*Reading text*:
For six months, Taylor had been dropping $750 a month on “SEO services” from the software company powering his website and CRM. They told him the same thing every shady agency tells every small business owner:
“Just give us six months. You’ll rank.”
Fast-forward six months: Zero ranking. Zero results. Zero transparency. But plenty of excuses.
Taylor didn’t get angry. Taylor got educated.
And that, right there, is exactly what defines a successful AI Apprentice.
The Turning Point: When Data Replaces Hope
When Taylor hopped on a call and opened his actual analytics, the truth came out immediately:
All his organic traffic was coming from people searching his own brand name; meaning HE created the demand, not the SEO agency.
His backlink profile was stuffed with garbage: adult sites, spammy directories, fake citation networks, and Fiverr-level nonsense that Google ignores (or penalizes).
His website was slow on mobile (a 52 score, yikes).
His site structure was thin, duplicated, and clearly auto-generated.
And his domain rating was 4. That’s “garage sale” level SEO juice.
Taylor realized quickly: He wasn’t lazy. He wasn’t stupid. He was simply uninformed and 99% of business owners would’ve fallen for the same pitch.
But here’s where Taylor separates himself from the pack.
He didn’t shrug it off. He didn’t keep paying for false hope. He didn’t kick the can down the road.
He stepped fully into the AI Apprentice mindset:
Learn the system. Leverage the tools. Take control.
What Makes Taylor a Successful AI Apprentice
Most people dabble with AI. Taylor embraced it.
1. He Looked at the True Data
AI Apprentices don’t rely on vendor dashboards designed to make things look good. They go straight into:
Google Analytics.

*Work item A*:
According to the text about Taylor's SEO services, what mobile score did his website receive?
*Work item B*:
Carry on the text about Taylor's SEO services, starting right after its final line.

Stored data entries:

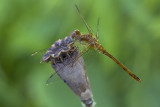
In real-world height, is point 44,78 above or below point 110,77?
above

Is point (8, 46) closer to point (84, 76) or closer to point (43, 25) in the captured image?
point (43, 25)

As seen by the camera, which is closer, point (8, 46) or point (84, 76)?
point (84, 76)

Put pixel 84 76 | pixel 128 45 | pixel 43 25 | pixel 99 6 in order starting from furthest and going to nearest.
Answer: pixel 43 25 < pixel 128 45 < pixel 99 6 < pixel 84 76

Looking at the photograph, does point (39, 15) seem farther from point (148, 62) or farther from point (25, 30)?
point (148, 62)

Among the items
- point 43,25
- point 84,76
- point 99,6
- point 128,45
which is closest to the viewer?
point 84,76

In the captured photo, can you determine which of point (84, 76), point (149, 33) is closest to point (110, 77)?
point (149, 33)

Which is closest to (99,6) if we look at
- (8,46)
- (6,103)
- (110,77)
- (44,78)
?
(110,77)

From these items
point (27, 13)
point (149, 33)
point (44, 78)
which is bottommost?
point (149, 33)
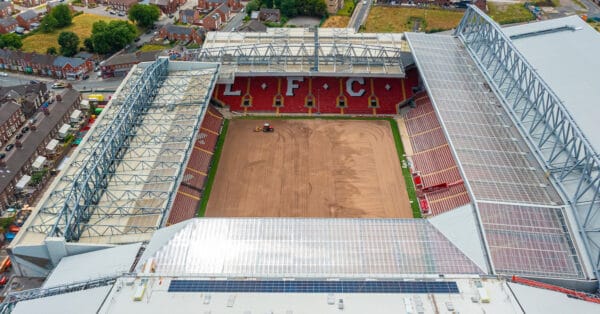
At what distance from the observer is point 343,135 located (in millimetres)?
69812

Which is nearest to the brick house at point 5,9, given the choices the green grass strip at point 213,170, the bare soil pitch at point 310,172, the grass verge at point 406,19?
the green grass strip at point 213,170

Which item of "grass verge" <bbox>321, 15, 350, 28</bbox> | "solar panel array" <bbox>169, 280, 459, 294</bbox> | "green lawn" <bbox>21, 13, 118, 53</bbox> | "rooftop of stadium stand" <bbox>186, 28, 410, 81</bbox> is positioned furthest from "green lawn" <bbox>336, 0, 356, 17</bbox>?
"solar panel array" <bbox>169, 280, 459, 294</bbox>

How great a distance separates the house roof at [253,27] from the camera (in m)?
104

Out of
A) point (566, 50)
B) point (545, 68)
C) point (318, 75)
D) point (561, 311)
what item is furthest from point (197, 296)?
point (566, 50)

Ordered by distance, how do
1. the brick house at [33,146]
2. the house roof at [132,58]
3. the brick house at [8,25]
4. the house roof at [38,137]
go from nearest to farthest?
the brick house at [33,146] → the house roof at [38,137] → the house roof at [132,58] → the brick house at [8,25]

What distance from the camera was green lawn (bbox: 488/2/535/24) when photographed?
385 feet

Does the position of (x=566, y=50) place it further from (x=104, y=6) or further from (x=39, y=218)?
(x=104, y=6)

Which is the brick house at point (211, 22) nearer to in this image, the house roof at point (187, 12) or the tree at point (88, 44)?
the house roof at point (187, 12)

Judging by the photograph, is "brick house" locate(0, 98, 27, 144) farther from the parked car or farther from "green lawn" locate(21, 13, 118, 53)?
"green lawn" locate(21, 13, 118, 53)

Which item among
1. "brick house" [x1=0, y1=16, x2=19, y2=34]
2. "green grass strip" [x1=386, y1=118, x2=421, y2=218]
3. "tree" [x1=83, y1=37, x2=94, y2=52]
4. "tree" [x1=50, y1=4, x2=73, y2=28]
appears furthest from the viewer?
"tree" [x1=50, y1=4, x2=73, y2=28]

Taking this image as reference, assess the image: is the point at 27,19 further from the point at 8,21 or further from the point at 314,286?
the point at 314,286

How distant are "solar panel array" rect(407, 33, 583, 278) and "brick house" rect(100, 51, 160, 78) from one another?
5105 cm

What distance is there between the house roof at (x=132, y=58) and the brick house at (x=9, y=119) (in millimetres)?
20605

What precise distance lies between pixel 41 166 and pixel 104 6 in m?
76.0
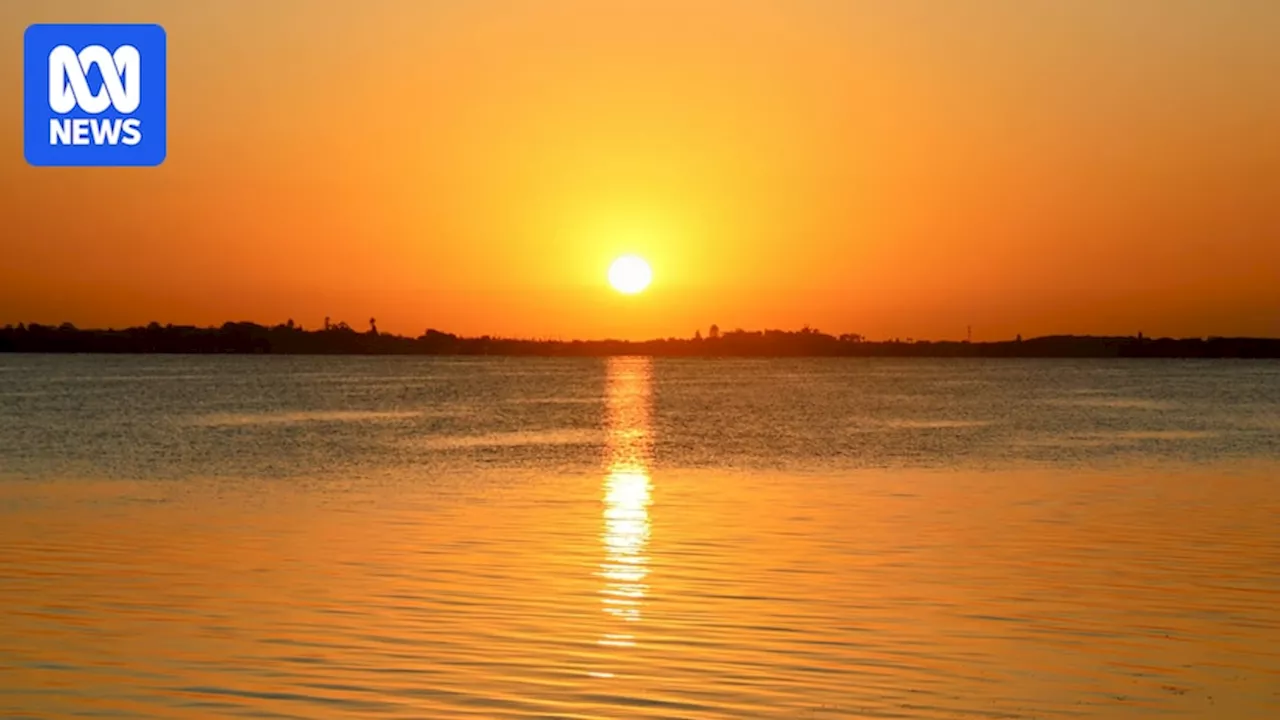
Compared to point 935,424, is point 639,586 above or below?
above

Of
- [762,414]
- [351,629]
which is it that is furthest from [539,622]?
[762,414]

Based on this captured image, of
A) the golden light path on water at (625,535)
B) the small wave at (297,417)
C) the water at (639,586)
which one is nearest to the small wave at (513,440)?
the golden light path on water at (625,535)

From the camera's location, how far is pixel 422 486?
40969mm

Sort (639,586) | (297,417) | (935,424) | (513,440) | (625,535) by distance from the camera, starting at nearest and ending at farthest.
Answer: (639,586)
(625,535)
(513,440)
(935,424)
(297,417)

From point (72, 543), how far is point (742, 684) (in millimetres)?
15626

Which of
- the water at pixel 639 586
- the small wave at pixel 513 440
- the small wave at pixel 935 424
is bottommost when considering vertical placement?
the small wave at pixel 935 424

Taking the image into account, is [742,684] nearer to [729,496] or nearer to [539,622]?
[539,622]

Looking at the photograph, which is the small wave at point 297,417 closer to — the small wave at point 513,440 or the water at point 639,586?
the small wave at point 513,440

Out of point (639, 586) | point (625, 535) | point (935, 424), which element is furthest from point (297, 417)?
point (639, 586)

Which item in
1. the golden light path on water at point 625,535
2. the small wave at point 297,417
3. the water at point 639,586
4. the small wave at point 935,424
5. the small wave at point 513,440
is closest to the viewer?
the water at point 639,586

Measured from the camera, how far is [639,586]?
21281mm

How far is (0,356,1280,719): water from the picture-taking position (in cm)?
1457

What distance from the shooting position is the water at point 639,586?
1457cm

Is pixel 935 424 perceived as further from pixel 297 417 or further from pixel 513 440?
pixel 297 417
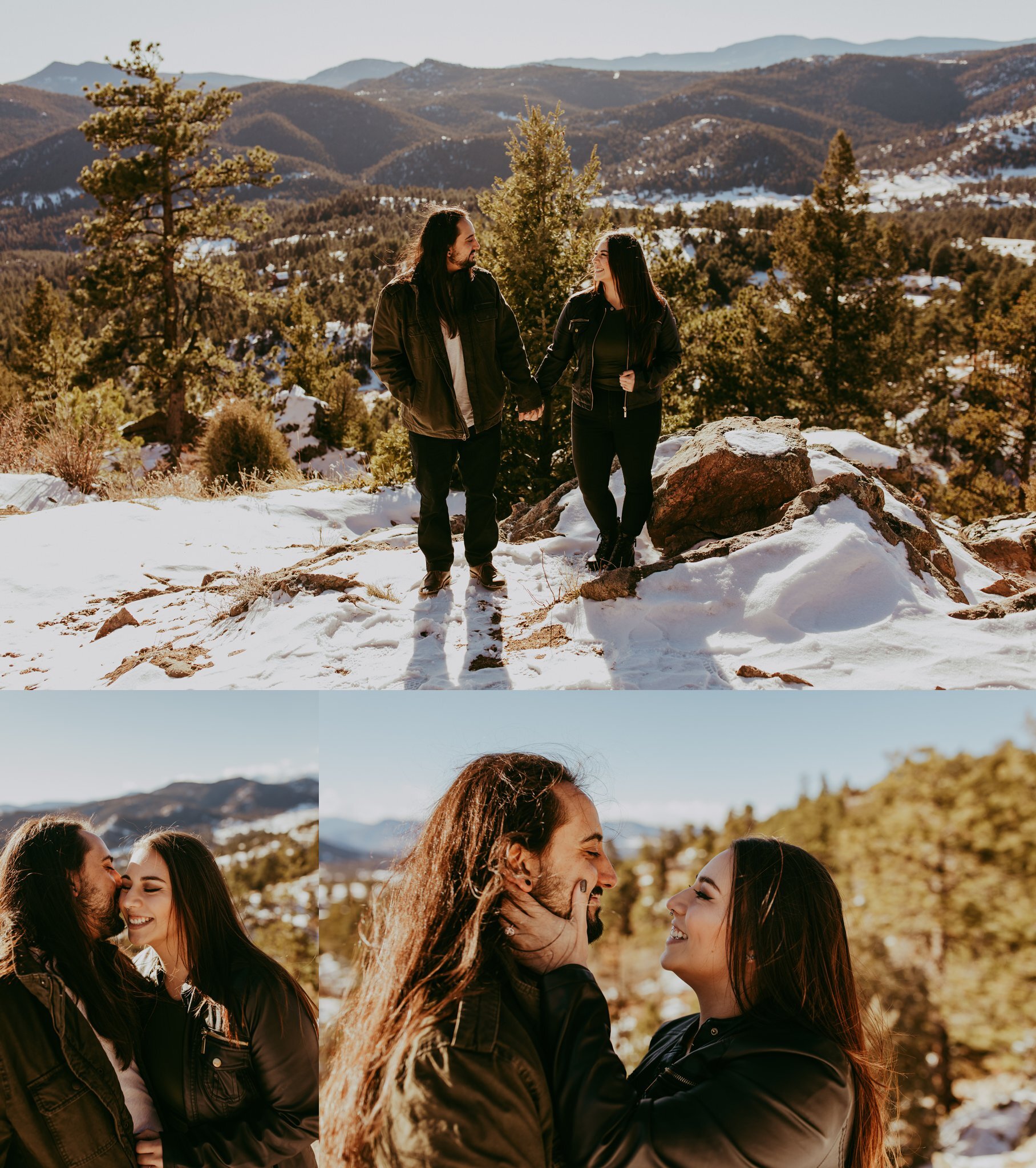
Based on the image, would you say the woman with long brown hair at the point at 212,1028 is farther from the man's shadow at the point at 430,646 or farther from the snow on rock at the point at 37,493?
the snow on rock at the point at 37,493

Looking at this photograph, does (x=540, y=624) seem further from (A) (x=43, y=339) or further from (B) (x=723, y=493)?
(A) (x=43, y=339)

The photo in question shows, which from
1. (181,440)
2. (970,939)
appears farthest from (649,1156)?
(181,440)

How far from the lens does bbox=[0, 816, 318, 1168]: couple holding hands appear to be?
1740 mm

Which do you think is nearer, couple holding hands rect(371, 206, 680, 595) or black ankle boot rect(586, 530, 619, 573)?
couple holding hands rect(371, 206, 680, 595)

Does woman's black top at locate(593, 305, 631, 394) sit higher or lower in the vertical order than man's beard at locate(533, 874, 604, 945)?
higher

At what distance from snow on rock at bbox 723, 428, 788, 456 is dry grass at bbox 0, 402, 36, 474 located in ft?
25.3

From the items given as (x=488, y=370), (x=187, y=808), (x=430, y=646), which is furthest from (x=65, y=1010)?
(x=488, y=370)

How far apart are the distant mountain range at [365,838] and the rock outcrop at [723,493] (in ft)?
9.84

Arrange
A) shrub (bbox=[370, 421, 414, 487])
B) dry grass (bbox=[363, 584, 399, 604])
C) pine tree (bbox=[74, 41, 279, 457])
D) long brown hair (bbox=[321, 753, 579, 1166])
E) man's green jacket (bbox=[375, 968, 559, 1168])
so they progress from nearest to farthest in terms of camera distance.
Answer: man's green jacket (bbox=[375, 968, 559, 1168]) < long brown hair (bbox=[321, 753, 579, 1166]) < dry grass (bbox=[363, 584, 399, 604]) < shrub (bbox=[370, 421, 414, 487]) < pine tree (bbox=[74, 41, 279, 457])

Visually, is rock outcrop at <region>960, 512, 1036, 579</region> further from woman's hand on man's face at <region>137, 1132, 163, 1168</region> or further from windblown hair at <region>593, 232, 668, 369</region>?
woman's hand on man's face at <region>137, 1132, 163, 1168</region>

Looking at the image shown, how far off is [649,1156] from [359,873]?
2.45 ft

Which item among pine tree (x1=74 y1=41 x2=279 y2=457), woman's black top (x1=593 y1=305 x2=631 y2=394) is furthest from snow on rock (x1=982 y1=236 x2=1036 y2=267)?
woman's black top (x1=593 y1=305 x2=631 y2=394)

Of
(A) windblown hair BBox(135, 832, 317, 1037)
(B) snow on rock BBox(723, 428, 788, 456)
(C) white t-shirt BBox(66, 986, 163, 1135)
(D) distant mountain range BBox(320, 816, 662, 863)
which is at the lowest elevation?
(C) white t-shirt BBox(66, 986, 163, 1135)

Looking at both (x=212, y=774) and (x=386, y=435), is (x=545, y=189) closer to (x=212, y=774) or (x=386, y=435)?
(x=386, y=435)
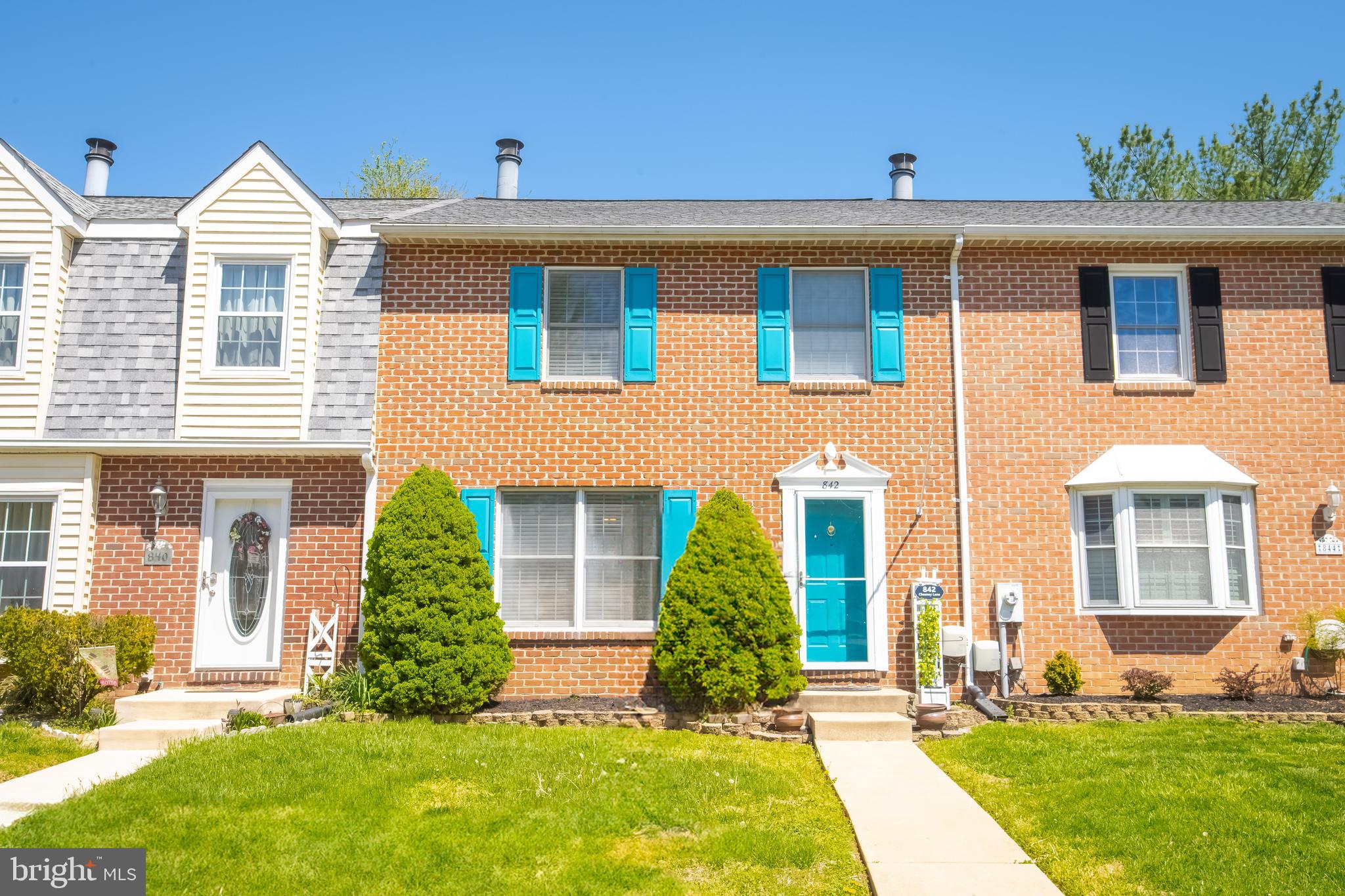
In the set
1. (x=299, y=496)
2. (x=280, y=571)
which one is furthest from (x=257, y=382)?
(x=280, y=571)

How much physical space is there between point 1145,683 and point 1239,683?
119cm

*Exercise answer A*:
52

*Exercise answer B*:
Google Search Console.
PageSpeed Insights.
Real backlink audits.
Taylor learned exactly what mattered and what didn’t. And he saw the scam clearly when the numbers didn’t lie.
2. He Learned How SEO Actually Works
He simply needed the truth:
90% of SEO is backlinks.
Backlinks come from relationships, not robots.
Every ranking page is built on trust, not templates.
Google wants helpful content, not keyword-stuffed spam.
One-minute videos answering real questions beat a thousand auto-generated pages.
Once Taylor saw the blueprint, he understood exactly why he wasn’t ranking and exactly how to fix it.
3. He Learned How to Use AI the Right Way
Most people treat AI like a vending machine. Taylor treats it like an assistant.
He learned to combine:
His iPhone videos.
His real-world experience.
AI-written structure.
AI-polished blog posts.
YouTube-first distribution.
Suddenly, content creation wasn’t a chore; it was a system.
And AI wasn’t replacing him. It was amplifying him.
4. He Took Action
When Taylor realized the agency did nothing, he didn’t mope. He didn’t blame. He got solutions in motion:
Requested a refund.
Gathered proof.
Rebuilt his strategy.
Started recording.
Planned his Youtube and blog stacking
Understood his local Austin ecosystem.
Built real connections with real businesses.
An AI Apprentice doesn’t wait for miracles. They build momentum.
Taylor did exactly that.
The Part Most Business Owners Miss
SEO isn’t magic. AI isn’t magic. Marketing isn’t magic.
It’s relationships + relevance + proof.
Taylor now understands this deeply:
You can’t outsource what you don’t understand. You can’t rank where you don’t exist. You can’t win without being present.
The moment he took ownership of his content and used AI as a superpower instead of a shortcut, he went from “victim of a bad SEO contract” to a rising authority in his market.
That’s what an AI Apprentice is.
Why Taylor’s Story Matters
Taylor is now doing what actually moves the needle:
One-minute educational videos.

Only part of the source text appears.